Sohrab Shah (Memorial Sloan Kettering Cancer Center) – Multimodal Analysis as a Frontier of Computational Oncology

Sohrab Shah discussed the integration of radiology, pathology, genomics, and clinical text data to enable patient stratification and survival prediction in cancer care. He highlighted spatial biology as a key frontier, using spatial relationships and graph-based encodings to model the tumor microenvironment. His team’s approach uses multimodal graph neural networks to unify heterogeneous data into predictive and interpretable models for precision oncology.

Key takeaways:
- Integrating spatial and multimodal data enables richer biological understanding
- Graph-based models offer a powerful framework for clinical predictions.

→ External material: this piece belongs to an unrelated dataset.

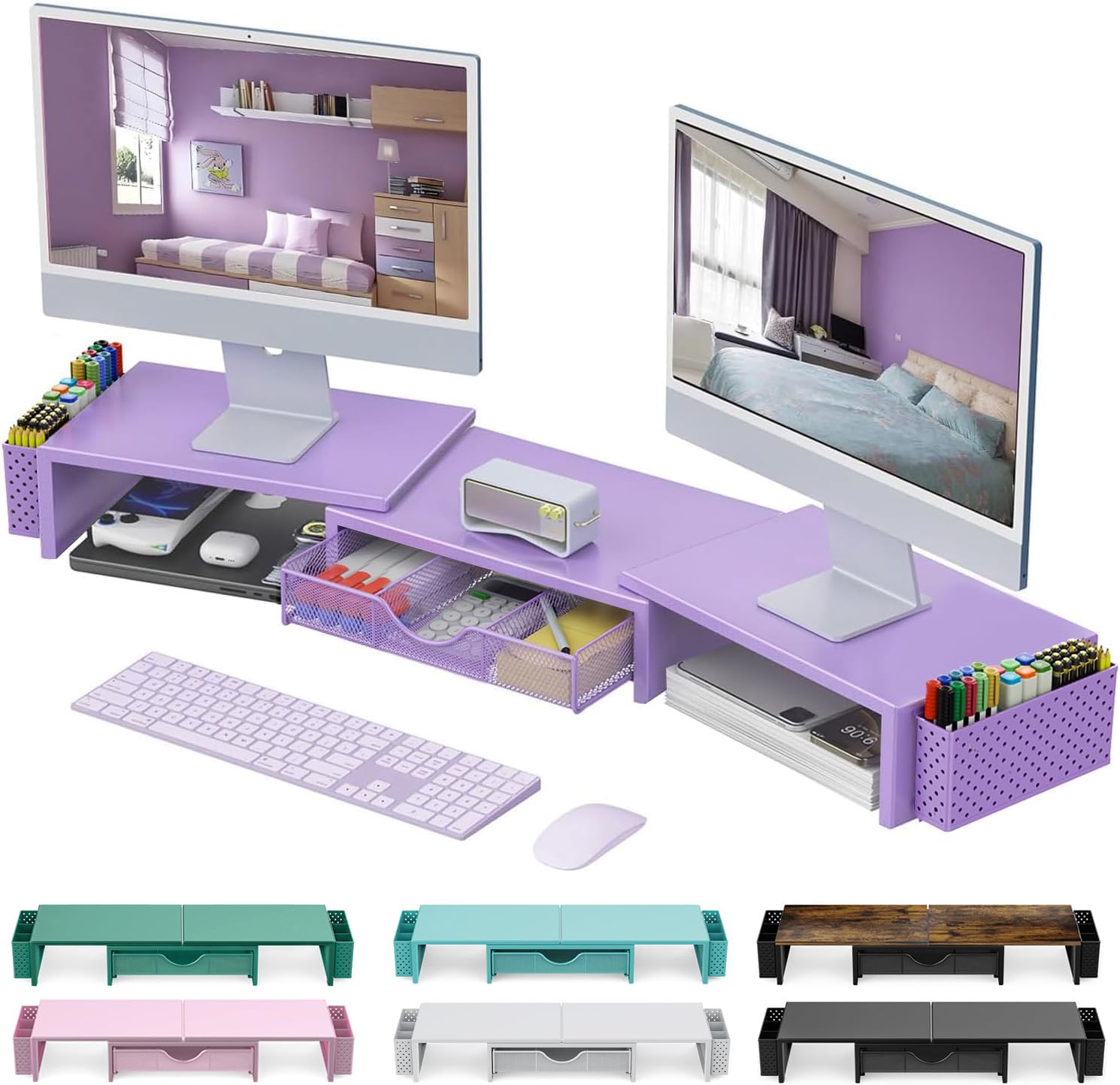 gianotter Dual Monitor Stand Riser, Desk Organizer With Drawer and 2 Pen Holders, Computer Monitor Stand, Desk Shelf for Top of Desk, Balck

Robert Grant (Princess Margaret Cancer Centre) – Charting a Path to AI-Augmented Clinical Oncology

Robert Grant focused on how to responsibly bring AI tools into clinical settings. He emphasized the need for models that are not only accurate but well-calibrated, especially at different decision thresholds. He compared early vs. late fusion techniques for combining heterogeneous data modalities and argued that in many cases, simpler models like logistic regression can outperform more complex ones. For the near future, he encouraged prospective, patient-centered evaluation studies to assess AI’s true clinical value and called attention to the potential of LLMs for structuring messy EHR data.

Key takeaways:
- Model deployment must be guided by careful, patient-focused evaluation.
- Simpler models can outperform complex ones in practice

Conclusions

This concludes my summary of the Sloan Institute for Precision Oncology’s AI Symposium! My biggest takeaways from the conference were the following:

Post-training and fine-tuning are critical for safe, effective deployment of LLMs in healthcare.Across several talks, speakers emphasized the need to align language models with clinical goals through instruction tuning, preference optimization, and domain adaptation.
Interpretability and domain alignment are non-negotiable in clinical AI. Whether through biologically informed architectures like P-NET or traceability tools like EvalTree and OLMOE, researchers are prioritizing transparency and aligning models with established scientific or clinical knowledge.
LLMs show promise in structuring unstructured clinical data but must be validated carefully. Hallucination risks, privacy concerns, and generalizability remain open challenges, making human-in-the-loop validation and error analysis crucial for safe use in EMRs and trial matching.
Deployment success depends on real-world integration and usability. Practical deployment of models requires seamless integration into clinical systems, prospective evaluation, and attention to model calibration across decision thresholds.

With that, I’d like to give a huge thank you to the organizers of this conference for all of their hard work as well as to all of the speakers and panelists for contributing their time and knowledge to a series of excellent discussions.